6. A high-reliability emergency power supply system for coal-fired power plants based on vanadium redox flow batteries according to claim 1, characterized in that: The leakage monitoring component of the safety protection device includes a sensor installed at the connection between the electrolyte storage tank and the pipeline. The sensor is electrically connected to the intelligent microgrid controller and triggers an alarm signal when a leakage is detected.
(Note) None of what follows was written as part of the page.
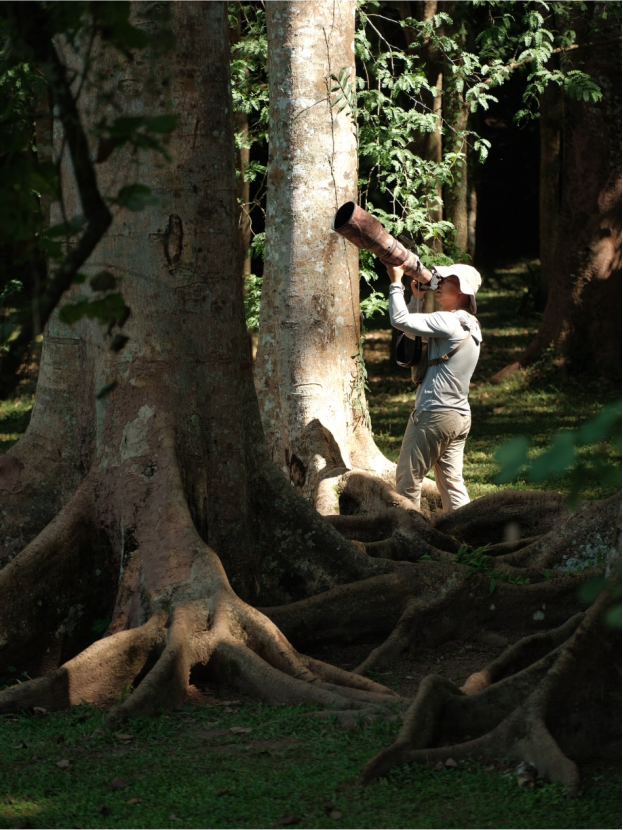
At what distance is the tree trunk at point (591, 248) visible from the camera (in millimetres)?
14414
7. A high-reliability emergency power supply system for coal-fired power plants based on vanadium redox flow batteries according to claim 1, characterized in that: A DC circuit breaker is provided between the DC output terminal of the all-vanadium redox flow battery system (1) and the DC side interface of the bidirectional converter (2). The DC circuit breaker is electrically connected to the intelligent microgrid controller and is controlled by the intelligent microgrid controller to switch on and off.
8. A high-reliability emergency power supply system for coal-fired power plants based on vanadium redox flow batteries according to claim 1, characterized in that: The AC side interface of the bidirectional converter (2) is connected to the grid-connected circuit breaker (3) through a filter device, which is used to suppress AC side harmonics.